El Valencia respira y Voro agranda su leyenda

El equipo de la capital del Túria suma su segunda victoria consecutiva y abandona los puestos de descenso.


No sabemos qué tipo de entrenador sería Voro en otras circunstancias pero parece evidente que el técnico interino del Valencia CF sabe manejar, al frente del equipo, situaciones de crisis. Voro entiende que, en una coyuntura extrema, lo más prudente es arropar al equipo. Así, el dibujo táctico del Valencia en Butarque fue el 4-2-3-1- El entrenador blanquinegro innovó situando a dos mediocentros defensivos: Enzo Pérez y Mario Suárez y un mediapunta, Dani Parejo. Una búsqueda de la consistencia a través de la táctica pero también manejando otro tipo de conceptos para minimizar riesgos: ser expeditivos en la salida de balón y ofrecer coberturas defensivas. Al final el fútbol es caprichoso pero aplicar el sentido común permite tener más garantías de éxito.

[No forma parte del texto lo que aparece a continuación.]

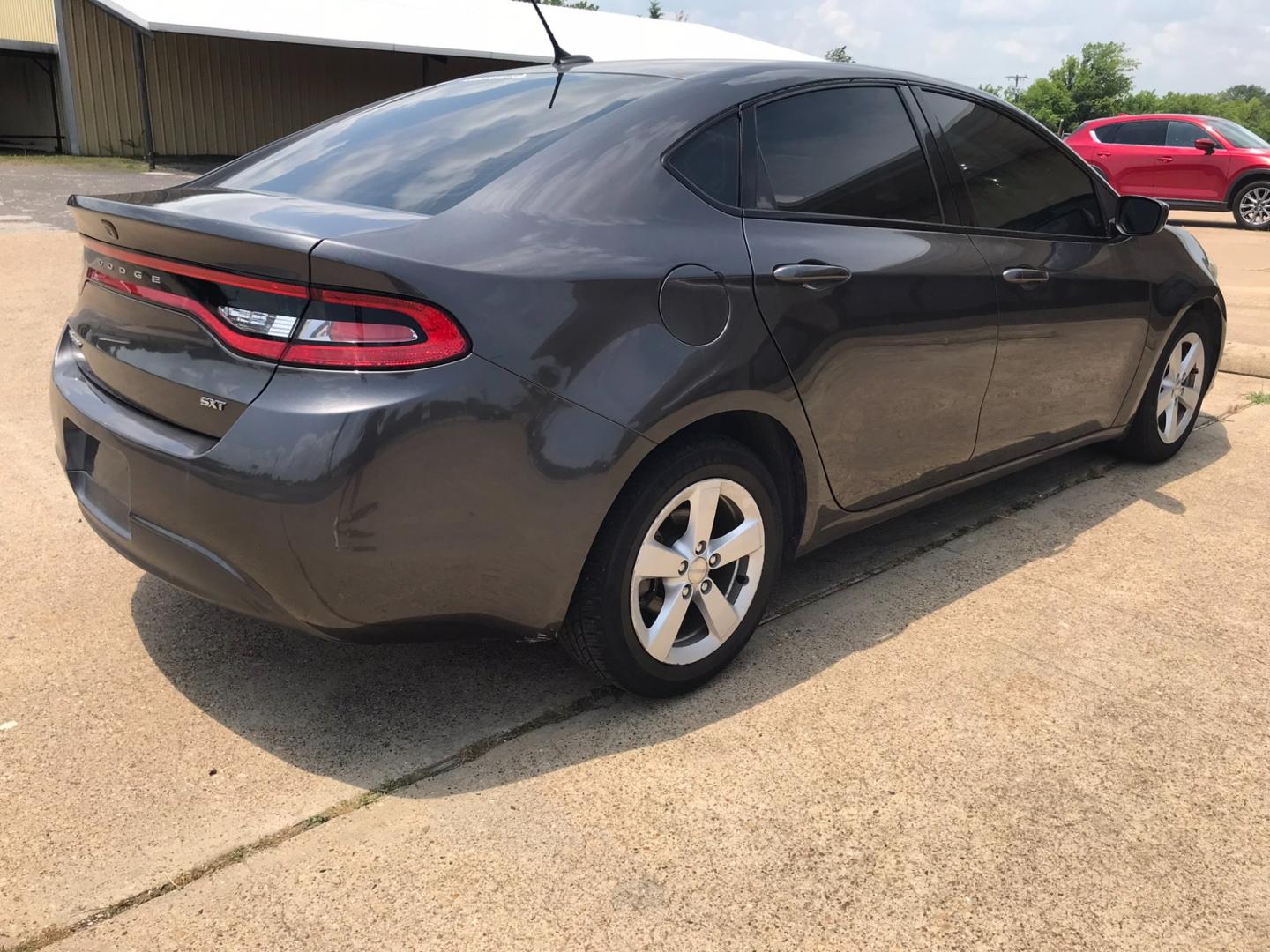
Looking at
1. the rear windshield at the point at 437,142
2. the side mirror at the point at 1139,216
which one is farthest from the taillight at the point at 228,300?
the side mirror at the point at 1139,216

El Valencia volvió a conseguir una victoria sin brillantez pero suma tres puntos que le permiten abandonar los puestos de descenso. Oro puro.

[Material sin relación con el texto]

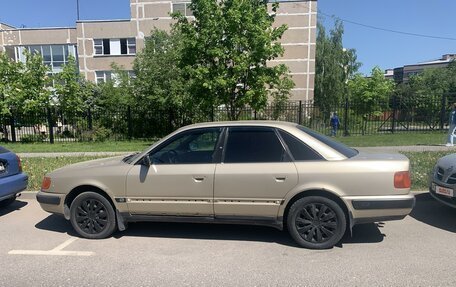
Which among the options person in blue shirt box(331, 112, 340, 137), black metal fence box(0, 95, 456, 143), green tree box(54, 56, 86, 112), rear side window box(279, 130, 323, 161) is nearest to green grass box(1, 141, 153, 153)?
black metal fence box(0, 95, 456, 143)

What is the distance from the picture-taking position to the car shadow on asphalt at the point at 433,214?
510 centimetres

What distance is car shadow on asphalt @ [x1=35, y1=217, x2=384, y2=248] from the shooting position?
14.9 feet

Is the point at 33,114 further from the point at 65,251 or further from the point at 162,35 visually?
the point at 65,251

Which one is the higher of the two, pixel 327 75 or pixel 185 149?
pixel 327 75

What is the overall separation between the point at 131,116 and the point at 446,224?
1634 cm

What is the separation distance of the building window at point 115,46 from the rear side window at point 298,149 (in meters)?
33.0

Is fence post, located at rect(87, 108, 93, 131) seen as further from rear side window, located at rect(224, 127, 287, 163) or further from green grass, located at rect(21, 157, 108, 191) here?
rear side window, located at rect(224, 127, 287, 163)

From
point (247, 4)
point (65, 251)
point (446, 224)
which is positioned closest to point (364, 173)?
point (446, 224)

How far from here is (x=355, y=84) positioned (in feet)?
171

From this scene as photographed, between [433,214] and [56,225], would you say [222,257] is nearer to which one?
[56,225]

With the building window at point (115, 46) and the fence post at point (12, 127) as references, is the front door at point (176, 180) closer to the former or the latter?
the fence post at point (12, 127)

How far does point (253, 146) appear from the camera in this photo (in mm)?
4391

Se estrenaba el equipo del murciélago en Butarque y Enzo Pérez entregó el preceptivo banderín con el escudo del Valencia a Mantovani, capitán del Leganés.  El principio del partido fue desalentador. No había manera de que los visitantes trazaran alguna jugada dando más de dos pases seguidos. Tampoco el Leganés parecía tener las ideas muy claras y los minutos pasaban sin ninguna incidencia en las áreas. Al equipo local, al menos, se le veía más voluntad que al Valencia, demasiado agarrotado. El equipo dirigido por Voro no estaba pasando apuros defensivos pero en el minuto 21 Szymanowski hizo el primer gol para el Leganés. El Valencia trató de reaccionar pero le faltaba frescura en el juego. En el minuto 27 llegó el primer acercamiento con cierto peligro del equipo visitante con un remate en escorzo de Nani a centro de Montoya. Al menos daba la sensación de que con el resultado en contra el Valencia se había liberado un poco de la ansiedad y del miedo a fallar. En el minuto 33 llegó la jugada polémica del partido y que supuso el gol  del empate. Una mala cesión del defensa a su portero le dio la oportunidad a Rodrigo Moreno de pelear por el balón. En la disputa con Serantes el hispano brasileño golpeó al guardameta del Leganés y el rechace cayó franco para Nani que resolvió con eficacia la oportunidad. El gol afianzó al Valencia y generó dudas en el Leganés. Aún así, la espesura en el juego seguía siendo la tónica del partido.

En la segunda parte el Valencia salió con más decisión a por la victoria. Encontró el premio en el minuto 53 tras una gran jugada de Nani por la banda izquierda culminada por Mario Suárez. El mediocentro defensivo, con el remate y el gol, le dio luz a otra lúgubre actuación. El Valencia ya tenía el ansiado botín y sólo faltaba conservarlo. El árbitro, seguramente condicionado por la decisión de la primera parte, pitó un riguroso penalti de Diego Alves que previamente había salido en falso. El portero brasileño, en cualquier caso, enmendó su error haciendo honor a su extraordinaria estadística de parar penaltis. Realizó una espectacular estirada para detener el lanzamiento desde los once metros de Szymanowski. El desenlace de la pena máxima volvió a reforzar la autoestima del Valencia. La bronca de Enzo Pérez a Cancelo fue un síntoma de que este equipo tiene alma. El partido entró en una fase de igualdad con alternativas en las dos porterías. El Valencia pudo haber sentenciado con un disparo de Dani Parejo desde la frontal o un remate de Gayà desde dentro del área. De la misma manera lo intentaron en la otra portería Luciano y Koné. Pero el Valencia supo sufrir y consiguió una trabajada victoria para salir del pozo y para que Voro agrande su leyenda.